L’invité(e)

« On n’a pas le droit de jouer avec la misère des gens… »

Jacky Balmine, secrétaire de la Fédération CGTR du Bâtiment et des travaux publics

YVDE / 22 décembre 2009

La Fédération CGTR du Bâtiment et des travaux publics (BTP) a tenu son congrès le 5 décembre 2009 à Saint-Paul, avec la participation de quelque 150 délégués. Au cœur des débats, les licenciements - 6.200 si l’on en croit le dernier chiffre cité par les patrons -, et l’organisation de la lutte. Jacky Balmine, secrétaire de la Fédération CGTR du BTP, réélu à l’issue du congrès, s’insurge contre la politique de casse des emplois et appelle à la lutte.

Les licenciements ont été au cœur de ce congrès. Comment en est-on arrivé là ?

— Je crois sincèrement que la passivité du gouvernement y est pour quelque chose. Il a négligé l’anticipation des chantiers publics. Il y a aussi une irresponsabilité de certains politiques de La Réunion qui veulent barrer la route au Tram-train. Dans une situation déjà très difficile, ce sont 2.000 emplois directs qui sont ainsi retardés. C’est navrant de voir des hommes politiques se réjouir devant un gouvernement qui rechigne à donner 80 millions d’euros pour un projet comme celui-ci. Ce sont 48 millions d’euros par an, rien que pour les salaires directs dont sont ainsi privés les travailleurs du BTP. Ces politiques i amiz azot au lieu d’impulser un projet d’une grande utilité pour les déplacements et le changement climatique. Ils ont choisi de mettre des bâtons dans les roues de ce projet et cela va coûter plus cher en indemnités de chômage. On n’a pas le droit de jouer avec la misère des gens dans un pays où 52 % de la population est en dessous du seuil de pauvreté.

Comment sortir de cette situation ?

— On doit relancer les investissements. Ces derniers doivent se faire : le Tram-train, la route littorale, les logements sociaux… D’autre part, la Direction départementale du travail (DTT) doit faire un peu plus attention quand elle donne le feu vert aux licenciements. Trois entreprises du Nord qui avaient perçu de l’argent public ont fermé avec l’accord de la DDT et ont été rouvertes dans le Sud. Il y a, là aussi, de la passivité, de la négligence. Ce n’est pas une critique, c’est une constatation. Comme l’a dit un camarade tout à l’heure, la crise à bon dos. Les patrons licencient les plus anciens pour économiser de l’argent. A l’approche de Noël, ce sont plus de 6.000 familles qui sont dans la souffrance. Est-ce que les politiques mesurent bien leur responsabilité ?
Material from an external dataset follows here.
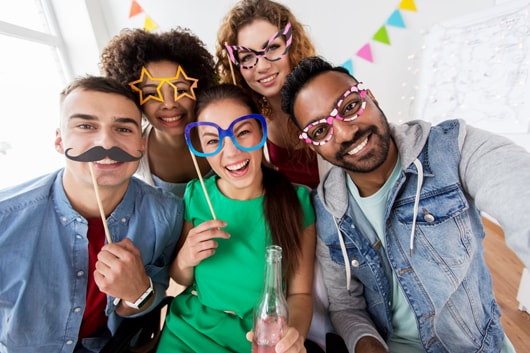 Partyteilnehmer mit Brillen- und Schnurrbartrequisiten aus Pappe nehmen ein Selfie auf.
Que penser de la politique du gouvernement dans ce domaine ?

— Ce gouvernement mène une politique de destruction. Quelque chose m’a choqué récemment sur la politique en direction des seniors. Soi - disant, il faut les protéger pour qu’ils travaillent plus longtemps. Mais si vous allez sur le site Internet du gouvernement, vous y apprendrez comment faire pour ne pas payer le 1% de la masse salariale qui sanctionne les entreprises qui se séparent des seniors. Mais attention, nous sommes ici dans une île. Et l’on constate que les luttes se développement : Postes, impôts, centres thermiques, etc. Nous enregistrons beaucoup de destruction d’emplois. Il nous faut être solidaires et lutter. On dit que quand le bâtiment va, tout va. Aujourd’hui, cela va mal. D’autres secteurs sont touchés comme l’automobile. Nous devons agir ensemble pour remettre les gars au travail. Cette politique anti-sociale est une honte. La CGTR entend être au cœur de ce combat là.